:: DOCUMENT EXCERPT
Check(er) Mate Sill Twisting

By Steven Libowitz   |   May 23, 2023
Chubby Checker is headlining a free community block party event on Saturday, May 20, from 3-8 pm (Patrick Price)

It’s startling to realize that while the Lobero Theatre has been a beacon for the arts in Santa Barbara for 150 years, Chubby Checker has been around for more than half of those years, and is still going strong. As part of the Lobero’s year-long Ovation celebration, the now-81-year-old 1960s rocker who propelled “The Twist” to the top of the charts twice in two years and then saw the reprise, “Let’s Twist Again,” soar even higher is headlining a free community block party event on Saturday, May 20, from 3 to 8 pm. Also performing are local favorites Glen Phillips, Spencer the Gardener, and the La Boheme Dancers.

We caught up with Checker (born Ernest Evans) over the phone from his Philadelphia-area home, where his infectious spirit was palpable 3,000 miles away. 

Q. What made you want to do a version of “The Twist” when Hank Ballard, who wrote it, had recorded it only a few months before in 1959? 

A. His song hadn’t been a hit, and it wasn’t happening. I took a dead item and made it something that it would never have been without Chubby Checker. I’m so glad he wrote it, but what we did to that song was something completely different. And we had to campaign that thing for about six months while I was still in high school to tell people what it was all about, get on American Bandstand, which is when it took off. 

Q. Did you anticipate what would happen, that you would have this impact on pop music and, particularly, dancing, turning into such a craze? 

A. I thought it was a good song, but we had no idea what we were messing around with. But it changed the dance world completely forever. Before Chubby Checker, guys didn’t look at their girlfriends while they were dancing because you were too close together. But with the Twist, you were watching her exploiting her sexuality while she was fully dressed, and she was looking at you. Chubby put that on the dance floor. The whole world changed in those two minutes and forty-two seconds.
::::
### REQUIRED ACTION A
Write out the stretch of the Chubby Checker interview from "A. I thought" through "and forty-two seconds.", word for word.
### REQUIRED ACTION B
Continue the Chubby Checker interview from the point where it stops.
:: LISTED ENTRIES
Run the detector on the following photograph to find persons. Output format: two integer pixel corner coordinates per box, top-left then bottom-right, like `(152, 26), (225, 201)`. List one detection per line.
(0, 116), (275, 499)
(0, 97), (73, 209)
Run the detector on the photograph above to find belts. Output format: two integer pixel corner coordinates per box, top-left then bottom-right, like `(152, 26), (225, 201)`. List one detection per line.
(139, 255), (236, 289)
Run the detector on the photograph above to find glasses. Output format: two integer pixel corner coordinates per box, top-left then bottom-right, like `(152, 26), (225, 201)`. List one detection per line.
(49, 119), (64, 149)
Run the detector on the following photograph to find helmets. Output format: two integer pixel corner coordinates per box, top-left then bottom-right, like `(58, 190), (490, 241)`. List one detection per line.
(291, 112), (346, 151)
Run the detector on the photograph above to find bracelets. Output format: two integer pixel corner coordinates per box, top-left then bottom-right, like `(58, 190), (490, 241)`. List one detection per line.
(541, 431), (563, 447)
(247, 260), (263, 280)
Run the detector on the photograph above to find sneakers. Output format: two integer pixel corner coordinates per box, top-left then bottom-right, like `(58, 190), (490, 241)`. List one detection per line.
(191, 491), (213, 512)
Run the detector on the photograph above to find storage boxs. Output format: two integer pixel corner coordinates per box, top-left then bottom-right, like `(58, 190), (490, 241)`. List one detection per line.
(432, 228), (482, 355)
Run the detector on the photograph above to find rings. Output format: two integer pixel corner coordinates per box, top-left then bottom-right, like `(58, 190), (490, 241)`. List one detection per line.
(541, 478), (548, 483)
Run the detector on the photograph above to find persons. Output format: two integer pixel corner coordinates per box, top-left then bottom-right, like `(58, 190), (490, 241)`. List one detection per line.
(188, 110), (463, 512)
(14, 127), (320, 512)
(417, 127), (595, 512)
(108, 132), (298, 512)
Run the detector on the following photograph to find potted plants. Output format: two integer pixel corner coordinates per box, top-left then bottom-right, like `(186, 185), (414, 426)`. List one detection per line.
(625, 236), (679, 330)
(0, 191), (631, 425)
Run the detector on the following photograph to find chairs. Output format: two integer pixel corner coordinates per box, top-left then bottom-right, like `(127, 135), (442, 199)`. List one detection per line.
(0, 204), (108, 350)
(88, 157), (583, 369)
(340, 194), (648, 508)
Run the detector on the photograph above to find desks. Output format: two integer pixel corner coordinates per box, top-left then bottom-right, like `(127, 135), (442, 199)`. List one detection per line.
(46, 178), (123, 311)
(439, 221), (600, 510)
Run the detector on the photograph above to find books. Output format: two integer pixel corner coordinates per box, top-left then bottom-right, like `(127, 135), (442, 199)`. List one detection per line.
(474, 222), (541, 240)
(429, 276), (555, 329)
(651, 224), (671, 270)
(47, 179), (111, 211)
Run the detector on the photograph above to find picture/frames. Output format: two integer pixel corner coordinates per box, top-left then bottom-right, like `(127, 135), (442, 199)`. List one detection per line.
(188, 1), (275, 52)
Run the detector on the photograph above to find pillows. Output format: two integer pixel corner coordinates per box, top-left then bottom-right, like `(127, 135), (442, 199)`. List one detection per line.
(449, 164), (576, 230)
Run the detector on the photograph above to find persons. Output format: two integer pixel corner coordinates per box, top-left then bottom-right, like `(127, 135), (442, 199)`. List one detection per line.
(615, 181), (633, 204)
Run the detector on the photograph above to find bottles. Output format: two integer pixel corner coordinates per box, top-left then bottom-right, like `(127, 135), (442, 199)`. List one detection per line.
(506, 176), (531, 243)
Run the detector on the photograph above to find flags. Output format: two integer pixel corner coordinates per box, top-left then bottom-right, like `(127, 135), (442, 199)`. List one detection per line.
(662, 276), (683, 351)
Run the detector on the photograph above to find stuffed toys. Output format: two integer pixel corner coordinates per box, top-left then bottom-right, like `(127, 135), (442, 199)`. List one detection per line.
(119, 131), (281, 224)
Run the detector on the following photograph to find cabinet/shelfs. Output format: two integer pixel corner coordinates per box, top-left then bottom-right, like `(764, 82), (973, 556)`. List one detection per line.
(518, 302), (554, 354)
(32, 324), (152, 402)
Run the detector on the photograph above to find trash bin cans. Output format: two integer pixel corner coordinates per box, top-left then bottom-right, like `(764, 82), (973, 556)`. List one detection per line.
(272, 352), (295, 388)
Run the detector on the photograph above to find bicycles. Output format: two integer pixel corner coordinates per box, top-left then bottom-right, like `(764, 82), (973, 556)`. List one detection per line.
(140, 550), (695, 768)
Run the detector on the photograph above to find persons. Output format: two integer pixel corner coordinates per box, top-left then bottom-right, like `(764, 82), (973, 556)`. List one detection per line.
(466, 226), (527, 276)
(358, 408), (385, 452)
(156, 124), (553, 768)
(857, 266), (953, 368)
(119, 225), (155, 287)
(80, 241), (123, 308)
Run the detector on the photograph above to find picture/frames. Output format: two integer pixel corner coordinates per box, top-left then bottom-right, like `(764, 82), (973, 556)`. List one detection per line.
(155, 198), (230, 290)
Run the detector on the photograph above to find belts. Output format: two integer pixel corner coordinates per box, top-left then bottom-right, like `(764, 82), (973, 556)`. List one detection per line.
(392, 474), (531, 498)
::::
### TASK OUTPUT A
A. I thought it was a good song, but we had no idea what we were messing around with. But it changed the dance world completely forever. Before Chubby Checker, guys didn’t look at their girlfriends while they were dancing because you were too close together. But with the Twist, you were watching her exploiting her sexuality while she was fully dressed, and she was looking at you. Chubby put that on the dance floor. The whole world changed in those two minutes and forty-two seconds.

### TASK OUTPUT B
Q. I can’t imagine having all that success while still in high school. How was it for you? 

A. That was all I wanted to do ever since I was four years old, when my mom took me to see Ernest Tubbs. I bragged and talked about it and boasted right on up until I was 17. I was really uncomfortable as a kid and got my little singing group together at 11. Then all of a sudden I was on stage, a professional in the 11th grade in South Philadelphia High School.

How did I feel about being up there? Thank God it happened!  

Q. People may not know that you had other hit songs that kept the dance craze going.

A. Oh yeah, you had the Pony, the Fly, the Shake, and that old nasty dance from 1949 called the Hucklebuck. The Pony, by the way, is what a pony does: He hips and he hops. I just want to throw that out there, because the whole foundation of hip-hop is built on that song that Chubby Checker put out there. Sixty years later, it doesn’t matter who’s singing. If you’re dancing and you are looking at each move, Chubby’s there. I haven’t left the dance floor young. 

Q. Why do you think you’re not in the Rock and Roll Hall of Fame? I mean, Hank Ballard got inducted back in 1990.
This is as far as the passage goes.